__Work to be completed__: Write the next part of the passage about Attention and AI-first go-to-market software, starting right after its final sentence.

─── Passage provided ───

I have talked about a new crop of GTM tech products that are building AI-first - I would put Attention in this bucket. Plus, Anis is building their company in person in New York City, which is always a good sign of a company and their potential trajectory (a contrarian bet that I think will pay off in the long run).
Last month, I published an article explaining Jeff Bezos’ analogy of how AI is not like the gold rush, but is more like electricity - it’s a horizontal layer that is going to touch everything. Bezos said, “there is not going to be a web application that AI doesn’t touch that isn’t made better as a result.”
Attention is a great example of a product that's helping leverage the power of AI in a bunch of little ways that help a company do a lot more with fewer people (helping increase ARR per rep). They’re truly innovating here. So I'm excited for today's deep dive post.

─── Material ───

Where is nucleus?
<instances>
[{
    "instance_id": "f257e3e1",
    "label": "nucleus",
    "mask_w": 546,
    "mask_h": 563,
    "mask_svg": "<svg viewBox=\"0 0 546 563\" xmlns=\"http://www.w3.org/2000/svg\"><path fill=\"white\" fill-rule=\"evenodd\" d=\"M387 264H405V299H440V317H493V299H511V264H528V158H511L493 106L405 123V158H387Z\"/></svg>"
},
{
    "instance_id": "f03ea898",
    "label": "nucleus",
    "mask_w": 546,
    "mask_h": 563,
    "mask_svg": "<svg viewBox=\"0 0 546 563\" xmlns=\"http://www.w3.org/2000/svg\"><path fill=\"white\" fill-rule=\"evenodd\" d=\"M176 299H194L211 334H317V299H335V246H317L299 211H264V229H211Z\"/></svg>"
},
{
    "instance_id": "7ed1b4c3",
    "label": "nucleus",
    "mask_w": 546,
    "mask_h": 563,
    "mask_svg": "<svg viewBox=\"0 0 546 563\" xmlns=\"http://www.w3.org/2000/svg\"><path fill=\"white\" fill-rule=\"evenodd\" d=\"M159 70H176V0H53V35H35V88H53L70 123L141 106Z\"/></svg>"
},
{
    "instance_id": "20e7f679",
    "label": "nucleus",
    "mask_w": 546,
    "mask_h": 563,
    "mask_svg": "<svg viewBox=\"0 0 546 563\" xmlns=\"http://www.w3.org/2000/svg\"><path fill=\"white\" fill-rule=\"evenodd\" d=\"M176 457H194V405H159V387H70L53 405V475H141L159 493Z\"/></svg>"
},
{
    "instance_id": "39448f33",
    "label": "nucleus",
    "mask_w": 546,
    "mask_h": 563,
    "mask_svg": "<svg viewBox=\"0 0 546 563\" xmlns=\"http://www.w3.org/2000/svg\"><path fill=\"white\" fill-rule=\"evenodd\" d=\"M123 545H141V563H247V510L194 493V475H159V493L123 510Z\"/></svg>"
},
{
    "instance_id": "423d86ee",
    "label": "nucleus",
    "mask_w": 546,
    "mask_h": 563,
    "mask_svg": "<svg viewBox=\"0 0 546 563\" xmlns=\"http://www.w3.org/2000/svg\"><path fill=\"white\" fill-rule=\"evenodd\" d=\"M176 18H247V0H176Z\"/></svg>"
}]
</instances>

───
─── Material ───

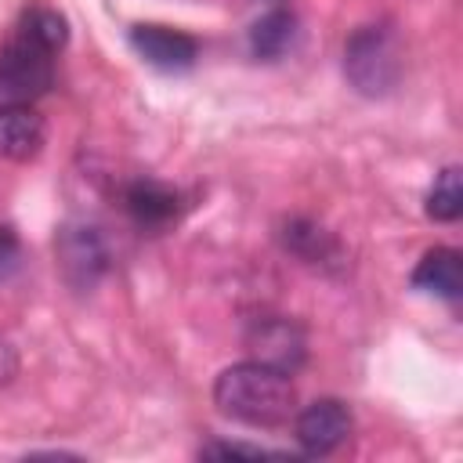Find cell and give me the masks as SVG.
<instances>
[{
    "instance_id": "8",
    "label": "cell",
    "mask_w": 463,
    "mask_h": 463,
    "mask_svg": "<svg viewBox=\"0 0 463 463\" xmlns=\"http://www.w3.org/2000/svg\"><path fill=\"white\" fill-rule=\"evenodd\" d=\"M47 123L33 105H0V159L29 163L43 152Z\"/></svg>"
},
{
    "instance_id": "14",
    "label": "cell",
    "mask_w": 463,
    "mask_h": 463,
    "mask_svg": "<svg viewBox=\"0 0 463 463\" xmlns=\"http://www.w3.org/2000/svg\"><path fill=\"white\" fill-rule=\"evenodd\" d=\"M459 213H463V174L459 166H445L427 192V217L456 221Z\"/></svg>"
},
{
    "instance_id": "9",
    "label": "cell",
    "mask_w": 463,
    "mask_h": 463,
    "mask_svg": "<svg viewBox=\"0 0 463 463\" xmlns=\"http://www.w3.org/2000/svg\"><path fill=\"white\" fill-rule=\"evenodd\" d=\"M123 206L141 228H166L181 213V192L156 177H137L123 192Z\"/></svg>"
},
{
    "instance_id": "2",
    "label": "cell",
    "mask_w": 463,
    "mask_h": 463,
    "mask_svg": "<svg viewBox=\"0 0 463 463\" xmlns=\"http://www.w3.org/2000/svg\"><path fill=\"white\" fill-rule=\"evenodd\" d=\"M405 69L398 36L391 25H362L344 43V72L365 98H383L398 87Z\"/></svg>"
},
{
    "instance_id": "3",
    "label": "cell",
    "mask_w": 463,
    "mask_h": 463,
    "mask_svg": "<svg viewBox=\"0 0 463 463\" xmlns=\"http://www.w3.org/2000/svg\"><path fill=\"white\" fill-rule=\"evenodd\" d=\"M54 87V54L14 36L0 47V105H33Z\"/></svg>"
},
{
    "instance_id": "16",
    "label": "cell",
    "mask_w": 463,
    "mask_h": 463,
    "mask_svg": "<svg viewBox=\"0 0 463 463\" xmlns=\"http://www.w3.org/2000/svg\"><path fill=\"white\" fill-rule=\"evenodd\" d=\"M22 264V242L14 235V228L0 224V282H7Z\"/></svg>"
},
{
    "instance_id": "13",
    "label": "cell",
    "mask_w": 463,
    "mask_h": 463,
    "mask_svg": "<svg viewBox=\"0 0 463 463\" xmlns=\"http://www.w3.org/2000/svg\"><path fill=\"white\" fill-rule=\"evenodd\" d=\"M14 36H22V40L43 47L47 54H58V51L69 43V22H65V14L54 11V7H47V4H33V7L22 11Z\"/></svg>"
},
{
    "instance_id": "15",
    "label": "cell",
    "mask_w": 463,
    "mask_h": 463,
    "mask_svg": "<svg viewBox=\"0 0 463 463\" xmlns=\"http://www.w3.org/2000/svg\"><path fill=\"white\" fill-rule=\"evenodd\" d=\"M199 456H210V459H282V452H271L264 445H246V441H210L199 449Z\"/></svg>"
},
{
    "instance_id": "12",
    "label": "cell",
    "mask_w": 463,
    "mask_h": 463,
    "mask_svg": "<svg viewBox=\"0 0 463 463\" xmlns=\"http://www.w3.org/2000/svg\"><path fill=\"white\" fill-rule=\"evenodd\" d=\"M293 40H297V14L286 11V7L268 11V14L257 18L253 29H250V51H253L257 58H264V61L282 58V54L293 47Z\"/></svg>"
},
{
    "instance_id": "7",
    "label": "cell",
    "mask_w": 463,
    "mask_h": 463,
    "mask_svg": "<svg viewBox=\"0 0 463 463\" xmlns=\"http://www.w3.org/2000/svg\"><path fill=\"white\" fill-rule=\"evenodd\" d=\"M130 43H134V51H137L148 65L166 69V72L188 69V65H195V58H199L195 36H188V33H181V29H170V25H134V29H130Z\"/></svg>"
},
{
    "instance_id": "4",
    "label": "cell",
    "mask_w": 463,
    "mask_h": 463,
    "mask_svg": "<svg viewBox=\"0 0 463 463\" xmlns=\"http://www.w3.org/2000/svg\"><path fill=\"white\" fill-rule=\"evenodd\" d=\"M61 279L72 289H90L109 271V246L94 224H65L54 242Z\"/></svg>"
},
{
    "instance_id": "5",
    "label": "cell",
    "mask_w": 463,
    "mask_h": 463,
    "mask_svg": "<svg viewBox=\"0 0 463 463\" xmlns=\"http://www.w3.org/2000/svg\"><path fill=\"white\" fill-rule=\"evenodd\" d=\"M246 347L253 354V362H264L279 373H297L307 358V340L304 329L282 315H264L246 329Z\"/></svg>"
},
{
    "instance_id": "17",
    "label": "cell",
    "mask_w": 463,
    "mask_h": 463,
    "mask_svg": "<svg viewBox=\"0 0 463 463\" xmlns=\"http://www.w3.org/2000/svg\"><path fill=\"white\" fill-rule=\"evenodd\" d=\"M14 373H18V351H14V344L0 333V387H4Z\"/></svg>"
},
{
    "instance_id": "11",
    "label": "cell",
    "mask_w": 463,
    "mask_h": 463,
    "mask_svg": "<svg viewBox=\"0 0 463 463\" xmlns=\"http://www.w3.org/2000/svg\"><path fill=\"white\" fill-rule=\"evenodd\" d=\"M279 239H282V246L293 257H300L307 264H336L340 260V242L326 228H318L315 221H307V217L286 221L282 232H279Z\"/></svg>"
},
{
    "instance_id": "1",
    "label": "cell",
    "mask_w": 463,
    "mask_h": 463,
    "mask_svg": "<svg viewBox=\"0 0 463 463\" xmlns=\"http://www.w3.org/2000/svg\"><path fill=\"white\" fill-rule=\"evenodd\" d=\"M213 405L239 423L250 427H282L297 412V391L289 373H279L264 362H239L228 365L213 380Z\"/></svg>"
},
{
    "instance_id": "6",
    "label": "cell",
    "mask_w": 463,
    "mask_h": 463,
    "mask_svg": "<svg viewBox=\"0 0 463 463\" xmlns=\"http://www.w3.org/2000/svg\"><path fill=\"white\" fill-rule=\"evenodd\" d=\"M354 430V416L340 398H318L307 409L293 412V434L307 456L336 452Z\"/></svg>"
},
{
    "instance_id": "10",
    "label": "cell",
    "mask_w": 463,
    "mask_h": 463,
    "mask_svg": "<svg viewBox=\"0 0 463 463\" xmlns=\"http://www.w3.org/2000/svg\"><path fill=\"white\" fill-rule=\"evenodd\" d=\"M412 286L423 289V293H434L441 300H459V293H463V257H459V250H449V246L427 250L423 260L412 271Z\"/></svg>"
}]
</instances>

───
─── Material ───

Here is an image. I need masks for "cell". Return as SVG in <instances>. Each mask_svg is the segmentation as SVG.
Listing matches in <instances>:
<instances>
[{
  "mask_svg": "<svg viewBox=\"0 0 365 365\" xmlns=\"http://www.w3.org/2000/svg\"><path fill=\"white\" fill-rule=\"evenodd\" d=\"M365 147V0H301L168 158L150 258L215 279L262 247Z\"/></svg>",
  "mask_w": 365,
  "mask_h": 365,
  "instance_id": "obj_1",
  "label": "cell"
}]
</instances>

───

__Response below__:
Here's what we'll cover in today's post:
Building an Army of AI Sales Agents
Moving Beyond Note-Taking to Task Execution
AI Agents for Bottom-of-Funnel
The Bet on AI to Help Drive EBITDA Improvements
Real-World Use Cases Transforming Sales Teams
Let’s dive in.
The Army of AI Agents That Turn Your Sales Conversations into Action
Most people building go-to-market tooling are obsessing over third-party data. But, there is a goldmine of information in every company’s systems already: customer conversations, emails, and meeting transcripts.
The problem is - this data sits dormant (becoming less useful over time as it collects dust in the corners of the CRM or CDW or otherwise), and it is distributed across disparate systems and “objects.” Attention is activating this data. Mining for the interesting nuggets and then operationalizing them, in real-time. That’s the vision they’re realizing, by building a system of AI agents that don't just capture sales conversations—they automate the work traditionally done by the best enablement analysts, RevOps specialists, and top performers.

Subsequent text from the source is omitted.